Diagnosis of Myasthenia Gravis
Diagnosis of myasthenia gravis includes the following:
- Blood tests
- Clinical and neurological examination
- Imaging tests (e.g., x-ray, CT scan)
- Intravenous anticholinesterase or Tensilon test
- Medical history
- Neurological tests (e.g., electromyography)
Blood tests are performed to determine serum levels of certain antibodies (e.g., AChR-binding antibodies, AChR-modulating antibodies, antistriational antibodies). High levels of these antibodies may indicate MG.
Neurological examination involves testing muscles and reflexes. MG may cause abnormal eye movements, inability to move the eyes normally, and drooping eyelids. To test arm and leg muscles, the patient may be instructed to maintain a position against resistance for a period of time. Weakness that occurs during this test is called fatigability.
Chest x-ray and computed tomography (CT scan) may be performed to detect enlarged thymus (thymoma), which is common in MG.
The Tensilon test is often used to diagnose MG. The enzyme acetylcholinesterase breaks down acetylcholine (ACh) after the muscle is stimulated, preventing prolonged muscle response to a single nerve impulse.
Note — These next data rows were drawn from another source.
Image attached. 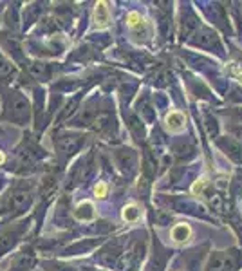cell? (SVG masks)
<instances>
[{"label":"cell","mask_w":242,"mask_h":271,"mask_svg":"<svg viewBox=\"0 0 242 271\" xmlns=\"http://www.w3.org/2000/svg\"><path fill=\"white\" fill-rule=\"evenodd\" d=\"M121 215H123V221H127V223H136L139 219V215H141V210L136 204H129V206L123 208Z\"/></svg>","instance_id":"30bf717a"},{"label":"cell","mask_w":242,"mask_h":271,"mask_svg":"<svg viewBox=\"0 0 242 271\" xmlns=\"http://www.w3.org/2000/svg\"><path fill=\"white\" fill-rule=\"evenodd\" d=\"M74 217L78 221H83V223H89V221H94L96 219V210H94V204L89 201H83L80 202L76 210H74Z\"/></svg>","instance_id":"277c9868"},{"label":"cell","mask_w":242,"mask_h":271,"mask_svg":"<svg viewBox=\"0 0 242 271\" xmlns=\"http://www.w3.org/2000/svg\"><path fill=\"white\" fill-rule=\"evenodd\" d=\"M231 74H233V76L237 78L238 82H242V69L238 67V65L231 64Z\"/></svg>","instance_id":"e0dca14e"},{"label":"cell","mask_w":242,"mask_h":271,"mask_svg":"<svg viewBox=\"0 0 242 271\" xmlns=\"http://www.w3.org/2000/svg\"><path fill=\"white\" fill-rule=\"evenodd\" d=\"M56 145H58V150H60L62 154L71 155V154H74V152L80 148V145H82V139L76 138V136H64V138H58Z\"/></svg>","instance_id":"3957f363"},{"label":"cell","mask_w":242,"mask_h":271,"mask_svg":"<svg viewBox=\"0 0 242 271\" xmlns=\"http://www.w3.org/2000/svg\"><path fill=\"white\" fill-rule=\"evenodd\" d=\"M208 202H210V206L213 208V210L217 211H222L224 210V201H222V197L219 194H208Z\"/></svg>","instance_id":"8fae6325"},{"label":"cell","mask_w":242,"mask_h":271,"mask_svg":"<svg viewBox=\"0 0 242 271\" xmlns=\"http://www.w3.org/2000/svg\"><path fill=\"white\" fill-rule=\"evenodd\" d=\"M29 71L35 74V76H40V74H45V65L43 64H31Z\"/></svg>","instance_id":"2e32d148"},{"label":"cell","mask_w":242,"mask_h":271,"mask_svg":"<svg viewBox=\"0 0 242 271\" xmlns=\"http://www.w3.org/2000/svg\"><path fill=\"white\" fill-rule=\"evenodd\" d=\"M4 161H6V155H4V152H2V150H0V165H2V163H4Z\"/></svg>","instance_id":"ac0fdd59"},{"label":"cell","mask_w":242,"mask_h":271,"mask_svg":"<svg viewBox=\"0 0 242 271\" xmlns=\"http://www.w3.org/2000/svg\"><path fill=\"white\" fill-rule=\"evenodd\" d=\"M192 237V228L186 223H179L172 228V241L181 244V242H186Z\"/></svg>","instance_id":"52a82bcc"},{"label":"cell","mask_w":242,"mask_h":271,"mask_svg":"<svg viewBox=\"0 0 242 271\" xmlns=\"http://www.w3.org/2000/svg\"><path fill=\"white\" fill-rule=\"evenodd\" d=\"M107 190H108V186H107V183H98V185L94 186V195L96 197H105L107 195Z\"/></svg>","instance_id":"9a60e30c"},{"label":"cell","mask_w":242,"mask_h":271,"mask_svg":"<svg viewBox=\"0 0 242 271\" xmlns=\"http://www.w3.org/2000/svg\"><path fill=\"white\" fill-rule=\"evenodd\" d=\"M117 163L125 172L132 174L136 170V155L130 150H119L117 152Z\"/></svg>","instance_id":"8992f818"},{"label":"cell","mask_w":242,"mask_h":271,"mask_svg":"<svg viewBox=\"0 0 242 271\" xmlns=\"http://www.w3.org/2000/svg\"><path fill=\"white\" fill-rule=\"evenodd\" d=\"M15 237H17L15 233H2V235H0V251L8 250L9 246L15 242Z\"/></svg>","instance_id":"5bb4252c"},{"label":"cell","mask_w":242,"mask_h":271,"mask_svg":"<svg viewBox=\"0 0 242 271\" xmlns=\"http://www.w3.org/2000/svg\"><path fill=\"white\" fill-rule=\"evenodd\" d=\"M15 73V67L6 58H0V78H9Z\"/></svg>","instance_id":"4fadbf2b"},{"label":"cell","mask_w":242,"mask_h":271,"mask_svg":"<svg viewBox=\"0 0 242 271\" xmlns=\"http://www.w3.org/2000/svg\"><path fill=\"white\" fill-rule=\"evenodd\" d=\"M145 24V20L141 18V15L139 13H136V11H130L129 15H127V26L129 27H139V26H143Z\"/></svg>","instance_id":"7c38bea8"},{"label":"cell","mask_w":242,"mask_h":271,"mask_svg":"<svg viewBox=\"0 0 242 271\" xmlns=\"http://www.w3.org/2000/svg\"><path fill=\"white\" fill-rule=\"evenodd\" d=\"M31 109L27 99L20 94H13L11 96V103H9V112L8 118L13 121H18V123H26L29 120Z\"/></svg>","instance_id":"7a4b0ae2"},{"label":"cell","mask_w":242,"mask_h":271,"mask_svg":"<svg viewBox=\"0 0 242 271\" xmlns=\"http://www.w3.org/2000/svg\"><path fill=\"white\" fill-rule=\"evenodd\" d=\"M237 262L238 260L235 251H215L208 260L206 271H235Z\"/></svg>","instance_id":"6da1fadb"},{"label":"cell","mask_w":242,"mask_h":271,"mask_svg":"<svg viewBox=\"0 0 242 271\" xmlns=\"http://www.w3.org/2000/svg\"><path fill=\"white\" fill-rule=\"evenodd\" d=\"M29 202H31V195L27 194L26 190H15L13 194H11V197H9V204L17 211H22Z\"/></svg>","instance_id":"5b68a950"},{"label":"cell","mask_w":242,"mask_h":271,"mask_svg":"<svg viewBox=\"0 0 242 271\" xmlns=\"http://www.w3.org/2000/svg\"><path fill=\"white\" fill-rule=\"evenodd\" d=\"M108 18H110V15H108L107 4H105V2H98V4H96V8H94V20H96V24H98L100 27L107 26Z\"/></svg>","instance_id":"ba28073f"},{"label":"cell","mask_w":242,"mask_h":271,"mask_svg":"<svg viewBox=\"0 0 242 271\" xmlns=\"http://www.w3.org/2000/svg\"><path fill=\"white\" fill-rule=\"evenodd\" d=\"M240 18H242V6H240Z\"/></svg>","instance_id":"d6986e66"},{"label":"cell","mask_w":242,"mask_h":271,"mask_svg":"<svg viewBox=\"0 0 242 271\" xmlns=\"http://www.w3.org/2000/svg\"><path fill=\"white\" fill-rule=\"evenodd\" d=\"M166 127L170 130H181L185 127V116H183V112L179 111H172L166 116Z\"/></svg>","instance_id":"9c48e42d"}]
</instances>
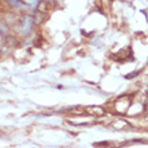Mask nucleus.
I'll use <instances>...</instances> for the list:
<instances>
[{
    "label": "nucleus",
    "instance_id": "obj_1",
    "mask_svg": "<svg viewBox=\"0 0 148 148\" xmlns=\"http://www.w3.org/2000/svg\"><path fill=\"white\" fill-rule=\"evenodd\" d=\"M1 40H3V34H1V31H0V43H1Z\"/></svg>",
    "mask_w": 148,
    "mask_h": 148
}]
</instances>
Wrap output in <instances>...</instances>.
Edrophonium chloride (Tensilon) is a drug that temporarily blocks the action of acetylcholinesterase.
In MG, there are few acetylcholine receptor sites (AChR) on the muscle and acetylcholine is broken down before it can fully stimulate the muscle, resulting in muscle weakness. By blocking the action of acetylcholinesterase, Tensilon prolongs muscle stimulation and temporarily improves strength.
In this test, Tensilon is administered intravenously (into a vein) and muscle response is evaluated. In cases of MG, muscle weakness improves within 1 minute. The Tensilon test is most effective when easily observed weakness is present, and is less useful for vague or fluctuating complaints. Side effects of the test include temporary abnormal heart rhythms such as rapid heart rate (atrial fibrillation) and slow heart rate (bradycardia).
Electromyography (EMG) uses electrodes to stimulate muscles and evaluate muscle function. Muscle contractions that become progressively weaker may indicate MG.